There is an increasing interest in the clinical development of therapies targeting genetically defined PD, despite this only representing a small proportion of the overall PD population. Why does this provide such an attractive target for pharmaceutical intervention?
Parkinson’s disease occurs when patients are unable to produce enough of the neurotransmitter dopamine, which occurs due to the death of some of their neurons. The exact mechanism behind this cell death remains unclear.
α-synuclein and PD
α-synuclein, a presynaptic neuronal protein, is commonly linked to the pathology of PD as it forms part of potentially toxic aggregates in neurons of PD patients. Targeting α-syn has been the focus of PD disease modifying treatment developments to date, commonly using monoclonal antibodies.
In recent interim analyses of Roche’s PASADENA Ph2 study, its α-syn mAb prasinezumab failed to reach its primary endpoint of slowing disease progression, however showed promising signs of efficacy on multiple secondary and exploratory measures. It remains to be seen if an interim analysis for Biogen’s cinpanemab, which is expected to be released by the end of 2020, follows a similar fate.

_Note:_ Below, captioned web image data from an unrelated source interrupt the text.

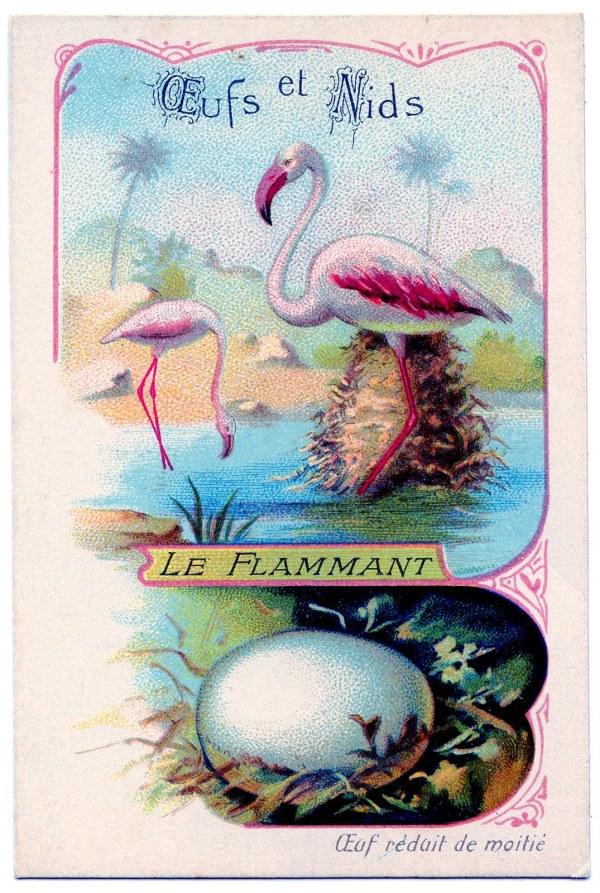 Vintage Graphic - French Flamingos & Egg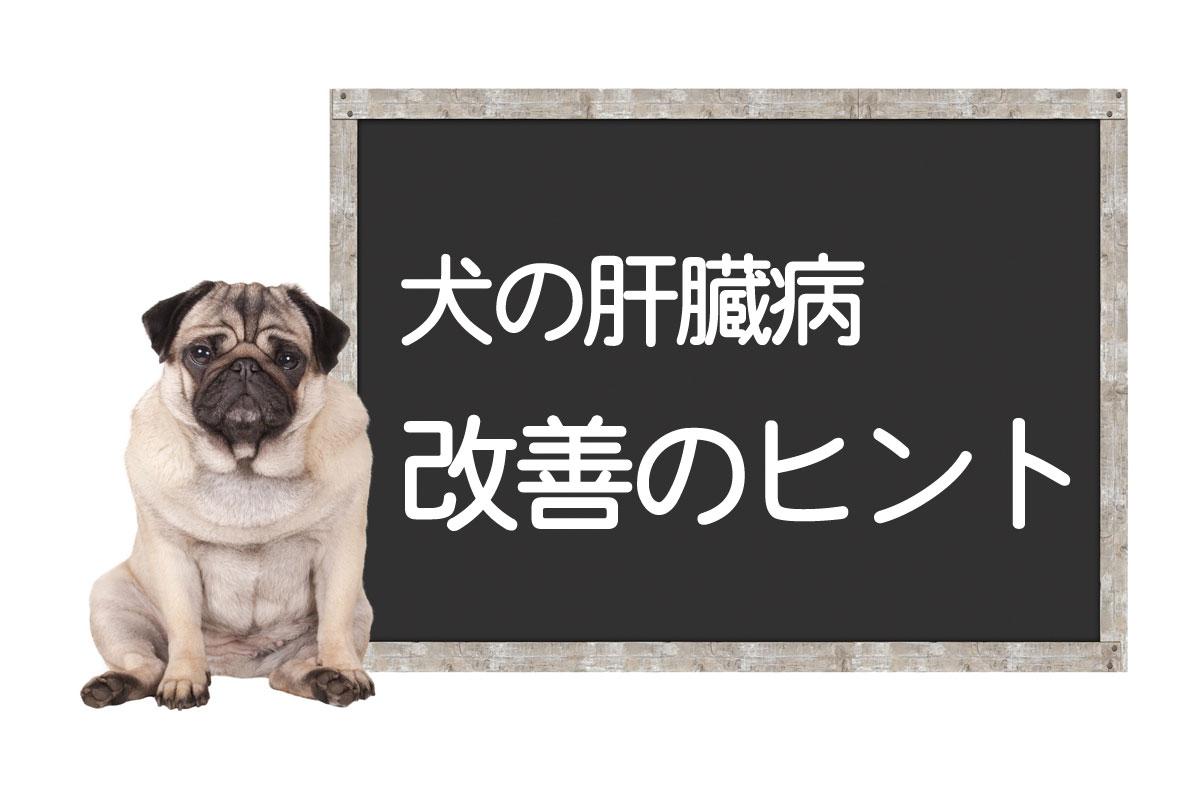 症状 犬 膵炎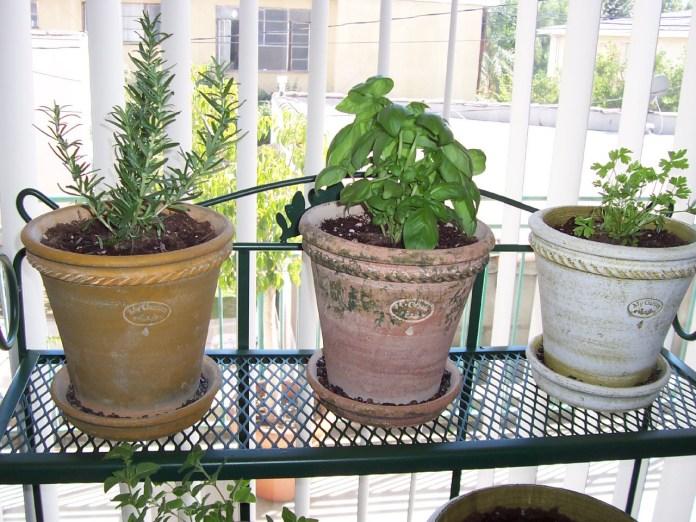Simphome.com growing herbs indoors how to grow herbs indoors with bonus ideas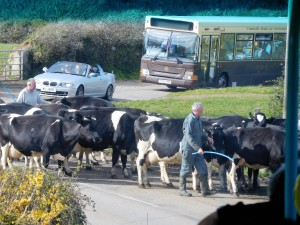 After long walk we rode the double decker bus on back roads to Lands End. Milking time road-crossing brought out the cameras.
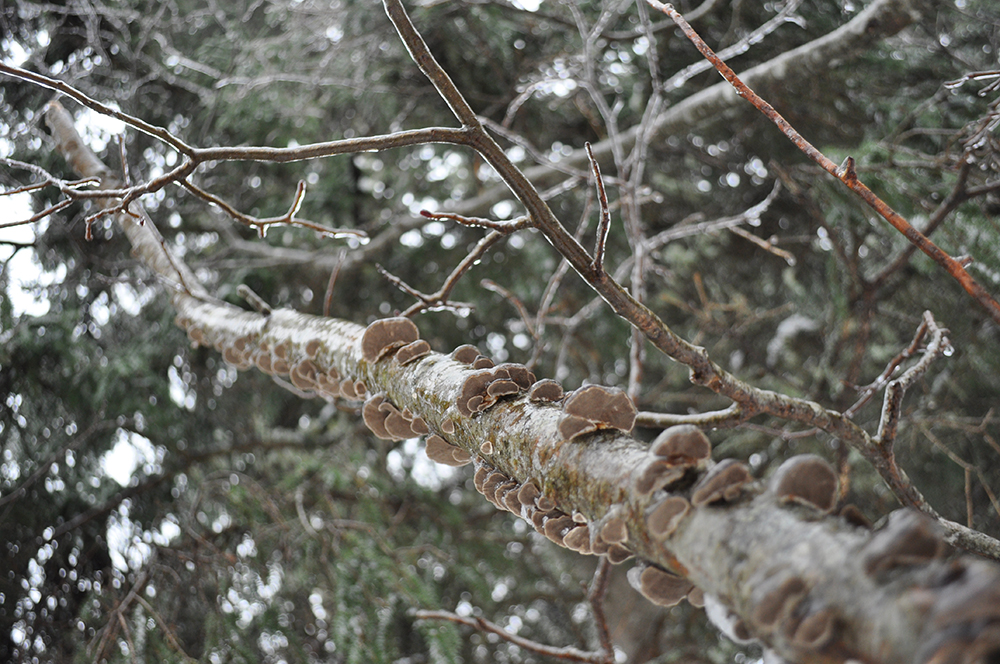 photo - ice branch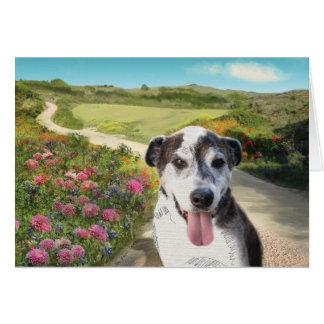 Cartes Tarte dans un domaine des dahlias (chien sur la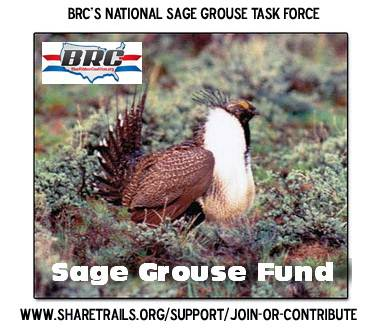 b2ap3_thumbnail_Sage-Grouse_fund.jpg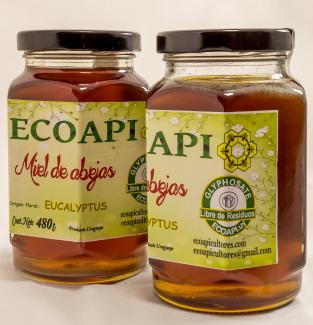 Miel sin glifosato eucalyptus ecoapi ecoapicultores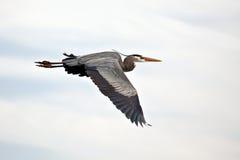 Great Blue Heron In Flight Stock Photo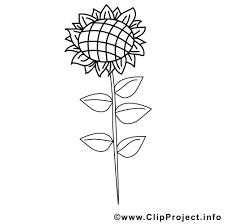 Coloriage Fleur Tournesol à Imprimer Pour Les Enfants Dessin Fleur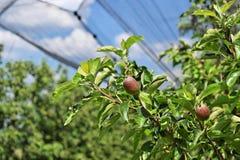 Giovani mele in un frutteto durante la molla Fotografie Stock Libere da Diritti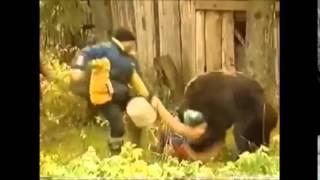 Шокирующее видео нападения медведей на людей/Shocking video of bears attacking people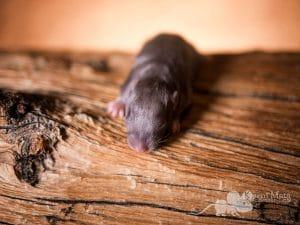 Ratte Black Silvermane im Alter von 10 Tagen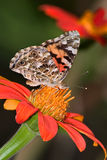 American Painted Lady Stock Image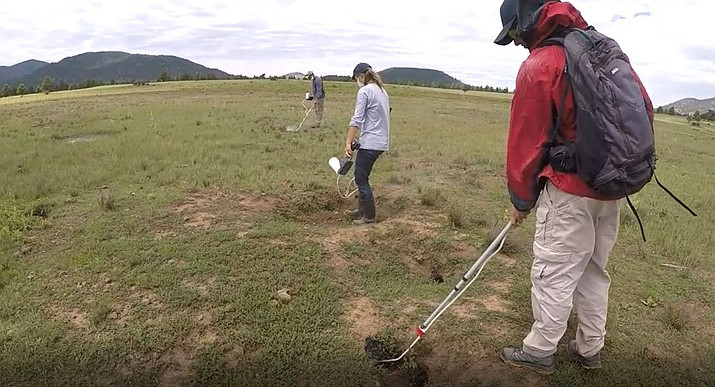 Prairie dog burrows are being dusted to prevent the spread of plague near Williams and Flagstaff.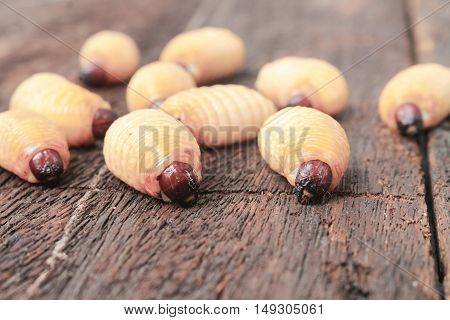 Sago beetle worm, Red palm weevil, Selective focus with shallow depth of field (Rhynchophorus ferrugineus) Popular food larva in Southern Thailand on the wooden floor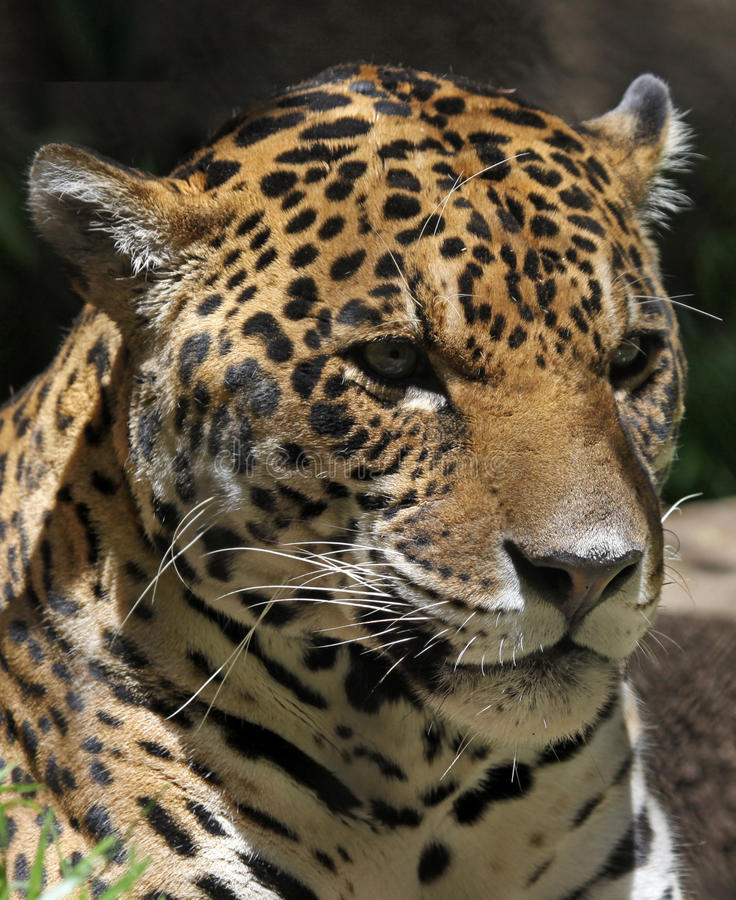 Jaguar fotos de stock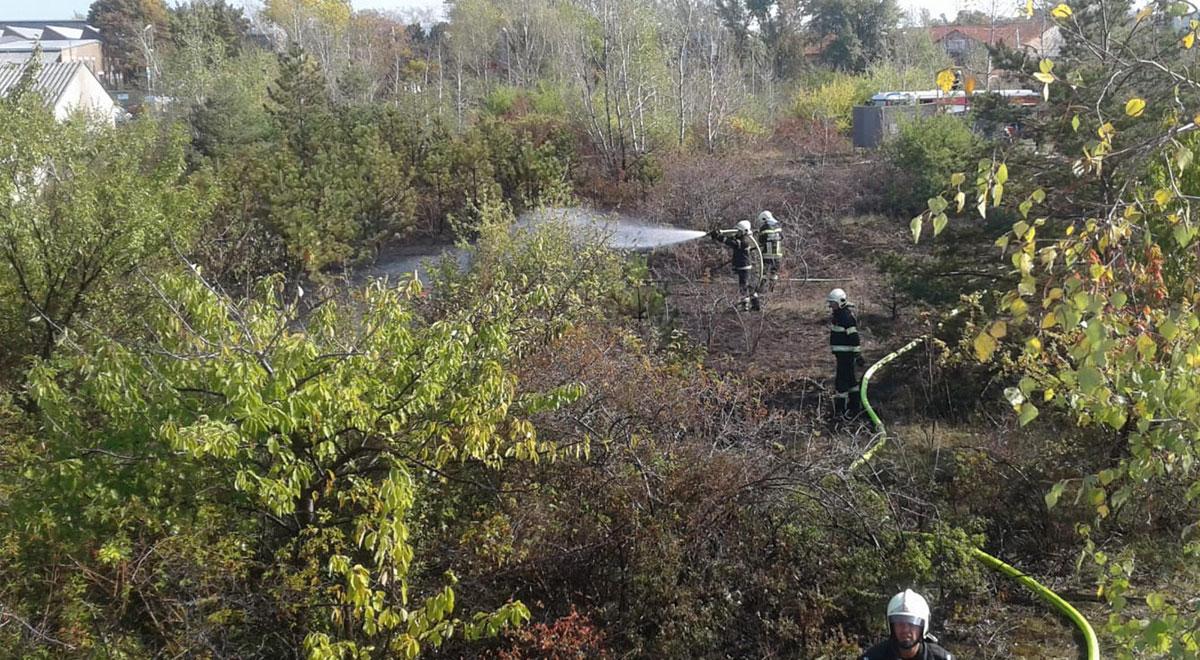 Flurbrand im Stadtgebiet / Foto: Presseteam der Feuerwehr Wiener Neustadt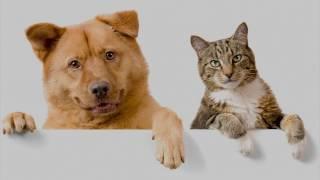 Умственные способности кошек и собак (рассказывают Наталия Ришина и Наталья Самойлова)
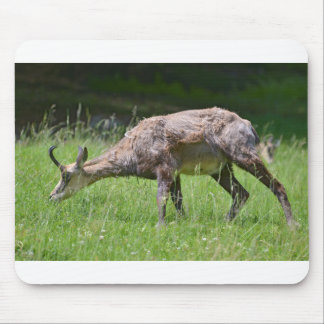 Chamois eating grass mouse pad
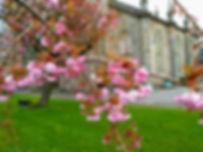 Kilsyth Burns & Old parish church. Tree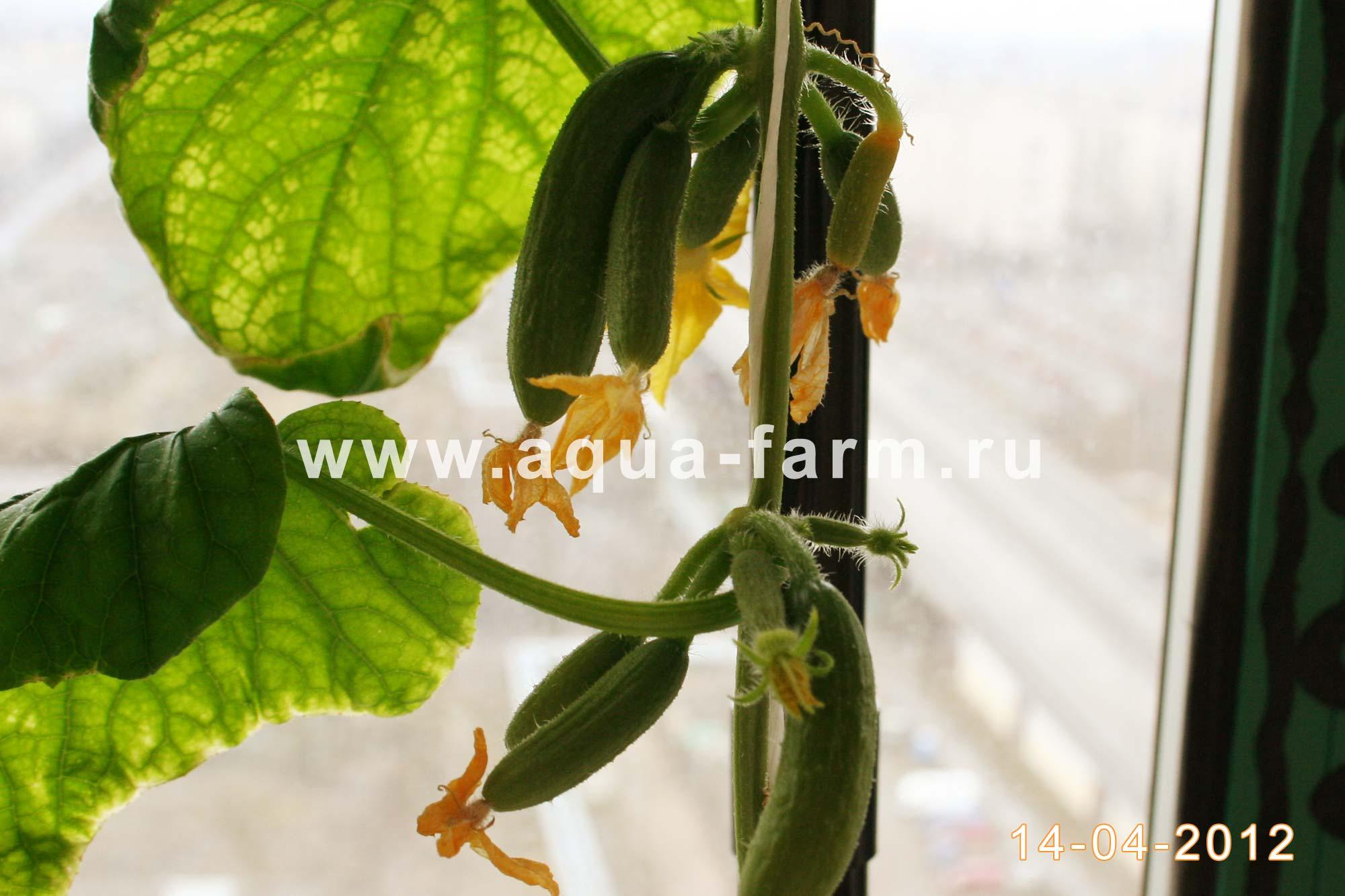 Выращивание огурцов на подоконнике зимой - подкормки, фото и 24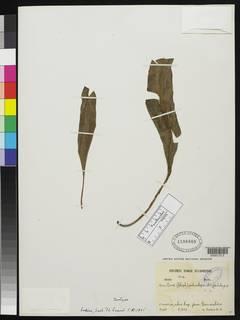 Image of Elaphoglossum actinolepis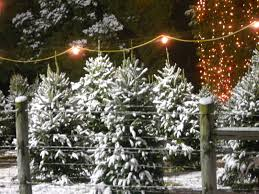Frasier Christmas Tree by Christmas Trees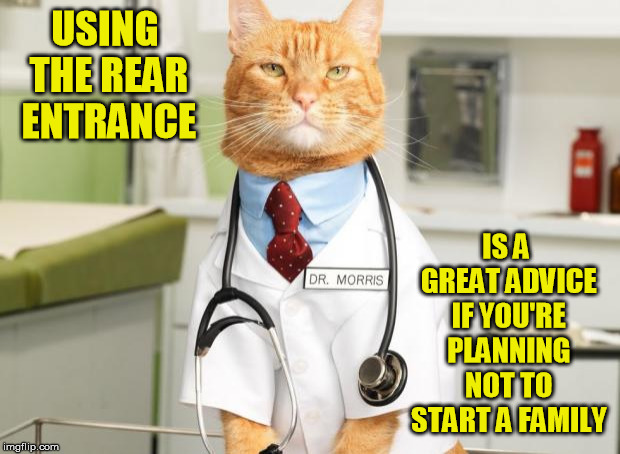 Cat Doctor | USING THE REAR ENTRANCE IS A GREAT ADVICE IF YOU'RE PLANNING NOT TO START A FAMILY | image tagged in cat doctor | made w/ Imgflip meme maker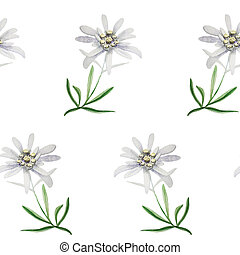 edelweiss flower symbol alpinism alps germany logo set - ...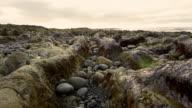 Rocks and stones on Icelandic beach video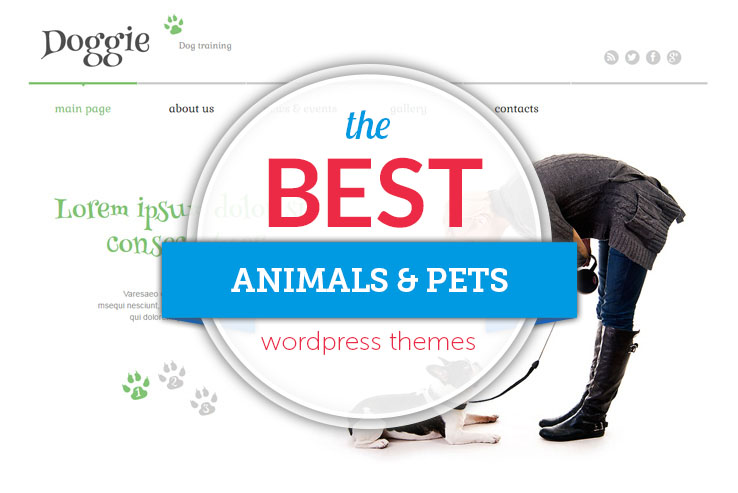 best pets wordpress themes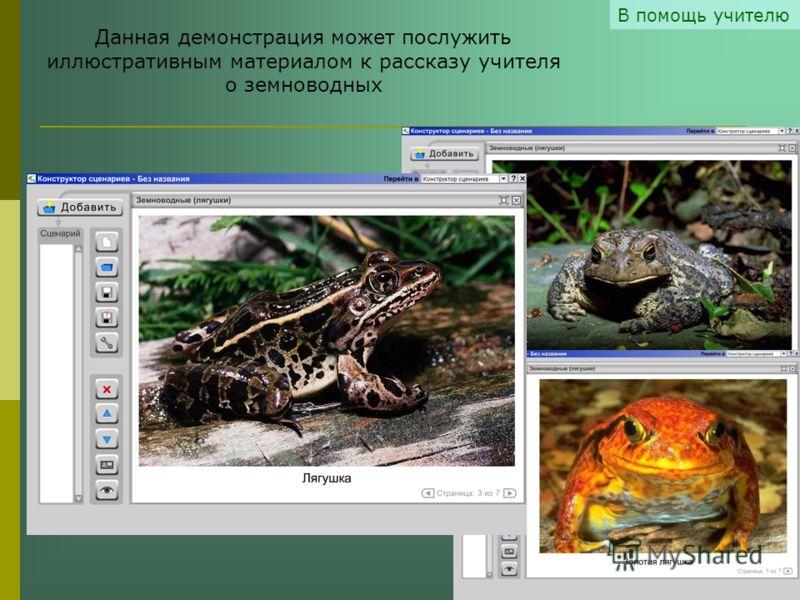 В помощь учителю Данная демонстрация может послужить иллюстративным материалом к рассказу учителя о земноводных
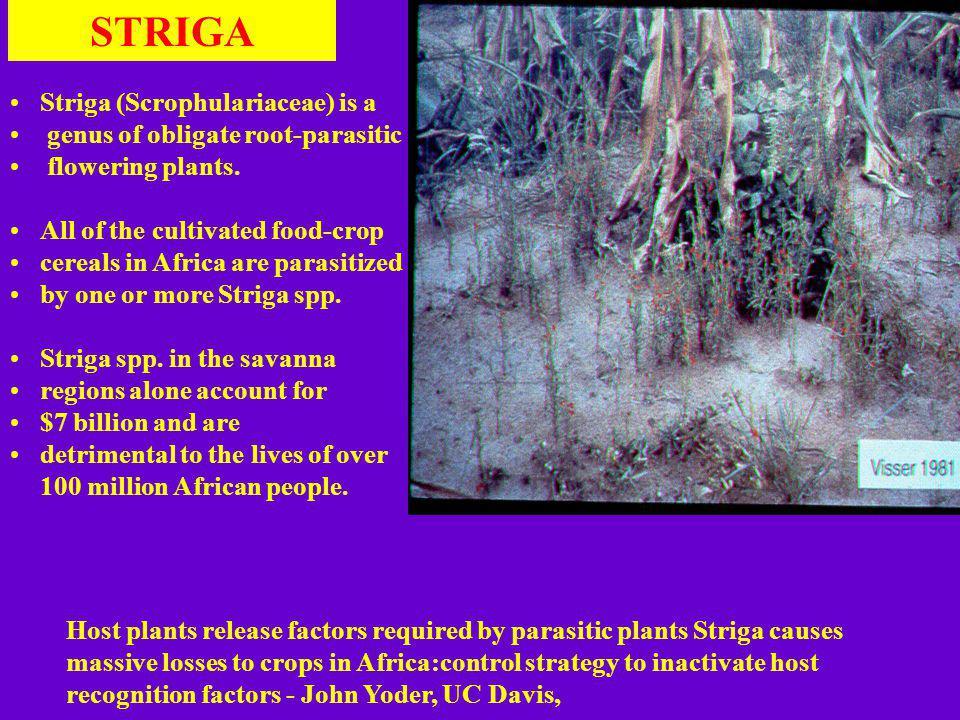 Striga (Scrophulariaceae) is a genus of obligate root-parasitic flowering plants.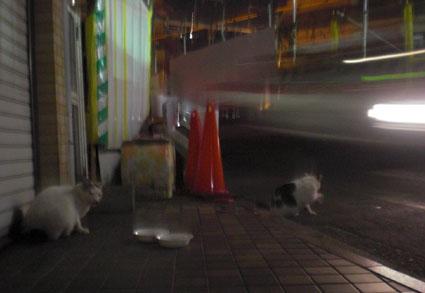 20091110kawa02.JPG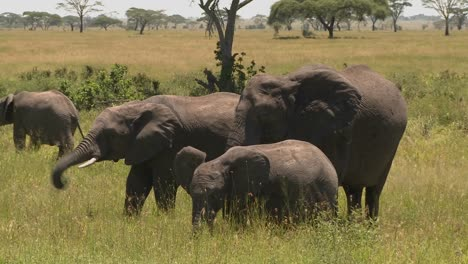 A-group-of-three-elephants-graze-on-the-Serengeti-plains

Lysosomal dysfunction as a treatment target
It has been proposed that by treating a genetically validated disease mechanism, the probability of success of a clinical trial increases by two-fold. The most common mutations associated with PD are in the GBA and LRRK2 genes, leading to lysosomal dysfunction. Considering the increased probability of success, therapeutics that target lysosomal dysfunction are a growing focus in the PD field.
Sanofi’s venglustat, a GCS inhibitor aimed at GBA-PD, is currently in Ph2 development, with a pivotal trial expected to conclude in 2025, allowing potential filing in that same year. Interestingly, Sanofi announced that the FDA recommended that its Ph3 development plan includes a 20% proportion of patients with sporadic disease. This suggests a confidence from the regulators and company that venglustat has the potential to provide a benefit for a broader PD population.
This is consistent with Denali Therapeutics’ claims for its Ph1 LRRK2 inhibitors, which it plans to investigate in two parallel Ph2 trials in LRRK2 and sporadic PD patients. In August, Biogen and Denali announced that they had signed an agreement to co-develop and co-commercialise Denali’s LRRK2 inhibitors, showing a significant confidence in the likelihood of success for this program.
Subsequently, in early October further big pharma interest in the genetic PD space was revealed, with Bial’s acquisition of worldwide rights to Lysosomal Therapeutics Ph1 GBA-PD therapy LTI-291.
Despite the significant recent investments made by big pharma in the genetic PD space, and the associated confidence and positive messaging on the possibility to expand potential use to a sporadic population, neuroscience KOLs appear less convinced. During recent conference presentations, the consensus was that if therapies can provide a benefit to those without a genetically defined diagnosis it is unlikely to be as significant. As such, these KOLs believe that clinical development of these genetically targeted therapies should initially be restricted to genetic PD patients. Only time will tell if big pharma’s confidence translates into successful disease modifying treatments for a broad PD population.